======== Document excerpt ========

[racket] Blog post about Racket

From: Matthias Felleisen (matthias at ccs.neu.edu)
Date: Sun May 11 17:24:28 EDT 2014

On May 10, 2014, at 8:42 AM, Konrad Hinsen wrote:

> Hi everyone,
> 
> I just published a blog post about my first experiences with Racket:
> 
>   http://khinsen.wordpress.com/2014/05/10/exploring-racket/
> 
> Comments welcome.
> 
> This is also a good occasion to thank everyone on this list who has
> helped me by answering questions during the last few months.



Hi Konrad, thanks for the post. It is quite illuminating because 
I wouldn't have thought that we're that close to 'performant' in 
this domain. 

Here are some detailed comments: 

1. You write that "the hallmark of the Lisp family is that 
programs are defined in terms of data structures rather 
than in terms of a text-based syntax."

No! This is a common misunderstanding, and I beg you not 
to repeat it. In order to turn a Racket (Lisp, Scheme) 
program into Rackete data, you to perform (roughly) the 
following actions: add '( to the beginning of the program 
and add ) to its end. In order to turn a Python (C, Java)
program into a piece of Python data, you need to add " to 
its beginning and " to its end. I am ignoring module or 
package structure here. 

The difference between those two methods is the amount 
of parsing left to the implementation. The Lisp method 
gives you naturally structured data; a compiler or 
interpreter can make sense of this data w/o much parsing  
effort. The Python method gives you "flat" unstructured 
data, meaning that implementation needs full-fledged parsing. 
But that's it. Other than that, you could use the exact same
techniques to execute the program. (And people do so.) 

2. Next you say "Racket’s macro system feels more like a 
programming API for the compiler." With this sentence you 
are hitting the nail on the head. We don't think of Racket's
syntax system as a 'macro' system and I personally do not 
use the phrase. Instead I say 'syntax system' and when asked
I call it a compiler API. 

3. Well, minor point but when you state that "I am aware of 
only three other languages developed in a similar context: 
OCaml, Haskell, and Scala." please do keep in mind that 
GHC is a Microsoft product, OCaml comes from INRIA, which 
compares to a university the way Versaille compares to a
MacMansion in a Dallas suburb. 

Scala definitely shares the academic group pedigree and 
differs now from Racket because Martin Odersky took a 
commercial time-out and placed Scala on a firm industrial 
grounding (which was possible due to the JVM anchor).

======== Records ========

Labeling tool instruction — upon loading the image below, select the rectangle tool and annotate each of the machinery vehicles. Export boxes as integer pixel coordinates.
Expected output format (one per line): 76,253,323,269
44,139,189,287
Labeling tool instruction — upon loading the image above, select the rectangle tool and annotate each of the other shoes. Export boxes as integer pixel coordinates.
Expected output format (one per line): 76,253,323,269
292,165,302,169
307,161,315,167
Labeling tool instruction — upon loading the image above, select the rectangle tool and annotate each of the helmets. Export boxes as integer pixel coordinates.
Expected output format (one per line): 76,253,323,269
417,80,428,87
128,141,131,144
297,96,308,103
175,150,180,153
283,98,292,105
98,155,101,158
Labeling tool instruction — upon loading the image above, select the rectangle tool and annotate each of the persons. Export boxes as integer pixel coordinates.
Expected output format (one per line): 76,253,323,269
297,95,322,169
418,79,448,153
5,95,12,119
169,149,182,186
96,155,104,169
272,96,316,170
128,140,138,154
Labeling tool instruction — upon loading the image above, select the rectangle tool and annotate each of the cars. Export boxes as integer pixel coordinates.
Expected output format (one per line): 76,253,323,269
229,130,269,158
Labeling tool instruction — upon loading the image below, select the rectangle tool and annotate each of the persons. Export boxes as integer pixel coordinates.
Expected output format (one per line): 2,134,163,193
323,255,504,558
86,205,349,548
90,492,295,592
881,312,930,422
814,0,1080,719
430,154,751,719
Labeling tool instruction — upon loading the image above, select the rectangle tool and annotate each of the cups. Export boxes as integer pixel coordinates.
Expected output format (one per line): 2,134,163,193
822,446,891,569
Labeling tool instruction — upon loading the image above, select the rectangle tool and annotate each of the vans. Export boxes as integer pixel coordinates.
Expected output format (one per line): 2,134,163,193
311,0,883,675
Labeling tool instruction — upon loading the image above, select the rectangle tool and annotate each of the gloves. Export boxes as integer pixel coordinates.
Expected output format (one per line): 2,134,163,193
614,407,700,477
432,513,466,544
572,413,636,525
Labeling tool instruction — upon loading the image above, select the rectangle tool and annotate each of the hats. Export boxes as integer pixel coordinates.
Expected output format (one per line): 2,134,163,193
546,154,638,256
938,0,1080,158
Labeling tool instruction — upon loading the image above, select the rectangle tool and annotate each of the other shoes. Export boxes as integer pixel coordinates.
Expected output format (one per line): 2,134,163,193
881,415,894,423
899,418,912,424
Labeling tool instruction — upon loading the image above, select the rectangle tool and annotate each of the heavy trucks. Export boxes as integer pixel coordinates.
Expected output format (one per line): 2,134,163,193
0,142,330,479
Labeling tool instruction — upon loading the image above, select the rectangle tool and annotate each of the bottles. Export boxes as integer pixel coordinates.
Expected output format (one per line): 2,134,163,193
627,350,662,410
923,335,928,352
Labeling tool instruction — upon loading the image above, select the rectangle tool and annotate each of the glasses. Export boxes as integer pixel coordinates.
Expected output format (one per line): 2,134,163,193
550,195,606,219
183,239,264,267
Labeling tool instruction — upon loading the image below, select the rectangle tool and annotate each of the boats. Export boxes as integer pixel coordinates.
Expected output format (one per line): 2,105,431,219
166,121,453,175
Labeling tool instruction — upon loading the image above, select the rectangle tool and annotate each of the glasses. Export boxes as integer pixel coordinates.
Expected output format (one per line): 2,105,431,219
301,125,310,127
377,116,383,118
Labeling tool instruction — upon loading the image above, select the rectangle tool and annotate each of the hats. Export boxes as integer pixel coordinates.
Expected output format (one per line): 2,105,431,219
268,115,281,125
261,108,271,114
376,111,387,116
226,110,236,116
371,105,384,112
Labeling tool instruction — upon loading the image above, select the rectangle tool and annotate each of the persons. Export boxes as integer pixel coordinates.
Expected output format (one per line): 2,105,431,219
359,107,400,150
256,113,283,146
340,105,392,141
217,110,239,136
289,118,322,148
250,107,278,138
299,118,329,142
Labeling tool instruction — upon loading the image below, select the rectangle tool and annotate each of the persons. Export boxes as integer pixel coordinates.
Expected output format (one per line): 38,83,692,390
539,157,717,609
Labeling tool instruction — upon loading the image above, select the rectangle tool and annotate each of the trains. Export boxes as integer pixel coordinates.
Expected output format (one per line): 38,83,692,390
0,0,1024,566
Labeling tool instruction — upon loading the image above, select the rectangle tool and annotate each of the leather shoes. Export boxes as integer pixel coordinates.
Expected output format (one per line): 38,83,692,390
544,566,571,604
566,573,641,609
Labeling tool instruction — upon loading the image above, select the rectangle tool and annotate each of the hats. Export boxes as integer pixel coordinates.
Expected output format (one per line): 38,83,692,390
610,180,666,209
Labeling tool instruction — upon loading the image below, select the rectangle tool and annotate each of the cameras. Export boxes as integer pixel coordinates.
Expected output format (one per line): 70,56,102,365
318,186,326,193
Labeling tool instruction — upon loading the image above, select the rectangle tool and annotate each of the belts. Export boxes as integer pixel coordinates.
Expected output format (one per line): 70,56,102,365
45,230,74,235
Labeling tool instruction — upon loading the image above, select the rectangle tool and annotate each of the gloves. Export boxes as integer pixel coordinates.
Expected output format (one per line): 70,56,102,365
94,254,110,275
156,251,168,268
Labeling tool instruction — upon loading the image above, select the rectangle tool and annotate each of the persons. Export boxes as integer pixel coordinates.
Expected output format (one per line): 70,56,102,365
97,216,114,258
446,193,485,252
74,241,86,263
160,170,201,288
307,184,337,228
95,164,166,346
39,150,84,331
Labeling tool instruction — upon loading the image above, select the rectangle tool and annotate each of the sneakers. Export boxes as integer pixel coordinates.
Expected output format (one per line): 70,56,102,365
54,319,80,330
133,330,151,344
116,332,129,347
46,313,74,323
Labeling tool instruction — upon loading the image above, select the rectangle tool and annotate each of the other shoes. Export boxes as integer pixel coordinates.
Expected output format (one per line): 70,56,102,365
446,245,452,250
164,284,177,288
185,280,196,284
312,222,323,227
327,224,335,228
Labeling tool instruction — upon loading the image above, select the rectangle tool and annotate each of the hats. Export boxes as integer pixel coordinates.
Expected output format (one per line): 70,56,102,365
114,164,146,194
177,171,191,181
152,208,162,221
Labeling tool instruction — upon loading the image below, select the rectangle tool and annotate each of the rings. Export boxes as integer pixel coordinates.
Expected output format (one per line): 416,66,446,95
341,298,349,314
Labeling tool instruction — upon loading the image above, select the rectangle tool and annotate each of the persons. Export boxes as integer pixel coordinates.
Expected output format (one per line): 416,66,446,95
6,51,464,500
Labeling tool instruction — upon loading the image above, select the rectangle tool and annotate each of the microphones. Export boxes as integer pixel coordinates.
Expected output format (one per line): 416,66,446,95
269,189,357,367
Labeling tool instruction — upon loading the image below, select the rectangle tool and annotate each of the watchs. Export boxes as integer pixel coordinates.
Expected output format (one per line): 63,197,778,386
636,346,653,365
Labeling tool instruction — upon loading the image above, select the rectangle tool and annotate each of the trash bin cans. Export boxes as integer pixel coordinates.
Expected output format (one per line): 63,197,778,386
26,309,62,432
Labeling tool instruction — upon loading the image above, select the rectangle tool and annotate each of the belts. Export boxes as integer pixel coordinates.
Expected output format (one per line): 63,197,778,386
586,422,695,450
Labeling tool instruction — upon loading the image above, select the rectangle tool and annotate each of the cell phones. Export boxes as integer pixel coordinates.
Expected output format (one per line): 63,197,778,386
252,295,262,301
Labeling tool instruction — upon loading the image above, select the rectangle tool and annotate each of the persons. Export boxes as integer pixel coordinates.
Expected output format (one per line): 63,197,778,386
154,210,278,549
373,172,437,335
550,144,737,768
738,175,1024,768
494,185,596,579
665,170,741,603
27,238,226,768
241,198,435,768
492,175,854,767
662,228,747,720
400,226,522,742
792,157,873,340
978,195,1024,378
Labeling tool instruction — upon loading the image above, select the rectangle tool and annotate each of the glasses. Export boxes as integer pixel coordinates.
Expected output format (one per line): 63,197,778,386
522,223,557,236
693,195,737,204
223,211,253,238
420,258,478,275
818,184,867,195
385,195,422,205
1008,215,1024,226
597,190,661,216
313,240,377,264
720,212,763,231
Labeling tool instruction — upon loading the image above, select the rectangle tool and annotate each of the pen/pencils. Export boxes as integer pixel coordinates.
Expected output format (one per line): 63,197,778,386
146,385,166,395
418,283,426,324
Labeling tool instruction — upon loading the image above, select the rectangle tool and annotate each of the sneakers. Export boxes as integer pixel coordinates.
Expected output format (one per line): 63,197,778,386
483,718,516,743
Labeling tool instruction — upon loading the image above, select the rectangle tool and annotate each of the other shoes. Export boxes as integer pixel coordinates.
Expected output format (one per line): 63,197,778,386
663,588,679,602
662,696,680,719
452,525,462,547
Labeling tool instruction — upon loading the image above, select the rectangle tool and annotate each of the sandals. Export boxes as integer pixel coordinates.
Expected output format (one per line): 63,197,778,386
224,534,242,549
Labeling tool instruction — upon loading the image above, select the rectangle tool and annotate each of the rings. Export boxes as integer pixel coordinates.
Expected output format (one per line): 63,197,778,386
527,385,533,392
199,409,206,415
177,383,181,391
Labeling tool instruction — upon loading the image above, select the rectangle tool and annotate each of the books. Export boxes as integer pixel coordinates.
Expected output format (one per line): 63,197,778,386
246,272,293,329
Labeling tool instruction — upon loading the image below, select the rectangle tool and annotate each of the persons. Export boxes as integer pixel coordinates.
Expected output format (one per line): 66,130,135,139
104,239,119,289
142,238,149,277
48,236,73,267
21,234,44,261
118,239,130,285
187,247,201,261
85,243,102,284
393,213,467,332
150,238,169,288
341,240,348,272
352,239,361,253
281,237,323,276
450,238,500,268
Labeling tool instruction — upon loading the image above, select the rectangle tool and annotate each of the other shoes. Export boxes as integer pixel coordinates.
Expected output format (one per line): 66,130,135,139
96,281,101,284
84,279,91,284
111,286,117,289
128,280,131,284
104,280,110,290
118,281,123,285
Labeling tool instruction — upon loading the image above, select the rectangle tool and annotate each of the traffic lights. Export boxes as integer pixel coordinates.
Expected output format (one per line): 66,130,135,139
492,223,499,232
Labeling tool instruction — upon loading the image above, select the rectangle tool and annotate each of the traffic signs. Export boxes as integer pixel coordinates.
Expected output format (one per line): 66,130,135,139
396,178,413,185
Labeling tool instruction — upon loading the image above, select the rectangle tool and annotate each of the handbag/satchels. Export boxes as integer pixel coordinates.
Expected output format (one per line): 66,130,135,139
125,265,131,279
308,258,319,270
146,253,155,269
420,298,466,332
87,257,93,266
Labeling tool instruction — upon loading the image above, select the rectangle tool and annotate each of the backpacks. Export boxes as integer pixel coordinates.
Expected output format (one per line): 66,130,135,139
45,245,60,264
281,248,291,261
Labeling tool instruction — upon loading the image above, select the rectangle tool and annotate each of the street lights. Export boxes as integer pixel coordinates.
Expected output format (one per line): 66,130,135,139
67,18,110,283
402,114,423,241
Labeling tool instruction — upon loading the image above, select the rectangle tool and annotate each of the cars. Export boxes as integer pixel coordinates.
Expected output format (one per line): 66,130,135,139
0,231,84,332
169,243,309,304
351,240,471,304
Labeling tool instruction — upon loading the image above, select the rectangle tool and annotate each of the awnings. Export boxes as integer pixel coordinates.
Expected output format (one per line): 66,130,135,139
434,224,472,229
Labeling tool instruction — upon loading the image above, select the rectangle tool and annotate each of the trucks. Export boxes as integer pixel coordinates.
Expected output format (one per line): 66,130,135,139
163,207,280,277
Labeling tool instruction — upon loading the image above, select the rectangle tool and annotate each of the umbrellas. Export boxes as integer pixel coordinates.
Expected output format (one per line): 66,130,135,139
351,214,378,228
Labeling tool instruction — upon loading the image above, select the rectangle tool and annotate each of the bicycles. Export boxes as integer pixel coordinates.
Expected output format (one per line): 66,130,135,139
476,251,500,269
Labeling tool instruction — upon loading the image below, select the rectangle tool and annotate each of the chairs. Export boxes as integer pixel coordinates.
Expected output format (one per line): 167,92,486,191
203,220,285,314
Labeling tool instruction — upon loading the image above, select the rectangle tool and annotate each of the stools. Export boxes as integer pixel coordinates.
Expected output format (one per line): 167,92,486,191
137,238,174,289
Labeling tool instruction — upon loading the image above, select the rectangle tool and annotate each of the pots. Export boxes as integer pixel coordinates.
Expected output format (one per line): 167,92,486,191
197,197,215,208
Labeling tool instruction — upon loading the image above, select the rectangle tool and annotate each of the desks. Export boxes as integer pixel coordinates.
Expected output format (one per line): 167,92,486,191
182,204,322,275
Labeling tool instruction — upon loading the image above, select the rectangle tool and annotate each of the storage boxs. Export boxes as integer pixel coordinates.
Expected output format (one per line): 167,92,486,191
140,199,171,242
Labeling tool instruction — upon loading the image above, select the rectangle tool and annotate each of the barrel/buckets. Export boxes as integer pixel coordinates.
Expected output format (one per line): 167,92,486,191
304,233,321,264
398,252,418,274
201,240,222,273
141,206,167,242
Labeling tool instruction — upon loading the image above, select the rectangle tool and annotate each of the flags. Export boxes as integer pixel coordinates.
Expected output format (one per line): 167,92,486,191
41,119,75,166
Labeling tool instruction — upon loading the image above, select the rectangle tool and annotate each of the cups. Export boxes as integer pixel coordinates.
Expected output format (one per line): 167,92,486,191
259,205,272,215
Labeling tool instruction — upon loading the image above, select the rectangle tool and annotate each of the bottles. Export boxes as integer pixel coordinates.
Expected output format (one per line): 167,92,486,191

========

Request A:
In the Racket reply, why does turning a Lisp program into data leave less parsing work for the implementation than turning a Python program into data? Answer in one to three sentences.
Request B:
Pick up the Racket reply after its final sentence and continue it in the same voice.
The rows have nothing to do with the Racket reply.

Written answer A:
Wrapping a Lisp program in '( and ) yields naturally structured data, which a compiler or interpreter can make sense of without much parsing effort. Wrapping a Python program in quotation marks yields flat, unstructured data, so the implementation needs full-fledged parsing.

Written answer B:
But yes, these are all research labs. 

4. There are some generic data interfaces (see dictionary)
and generic operations but yes, Racket is more 'static' (in 
the sense of differentiating) than many scripting language. 
We have discussed making the successor of Racket (Racket II)
more generic and developing a hardening philosophy that helps
programmers inject the distinctions once they are happy with 
the result the way people are now encouraged to inject types
into untyped programs. The differentiations help programmers
discover bugs early but in a homogeneous domain such as matrix
calculations, this may not help and actually hinder. 

5. Next I don't know what I am talking about and I am off-line
so who knows how this will come out. You write 

> What I miss most is access to my data in HDF5 and netCDF formats. And the domain-specific code for molecular simulation, i.e. the equivalent of my own Molecular Modeling Toolkit. Porting the latter to Racket would be doable (I wrote it myself, so I am familiar with all the algorithms and its pitfalls), and would in fact be an opportunity to improve many details. But interfacing HDF5 or netCDF sounds like a lot of work with no intrinsic interest, at least to me.

Could you port your framework and use the FFI to get data
via some existing HDF5 and net CDF library for now?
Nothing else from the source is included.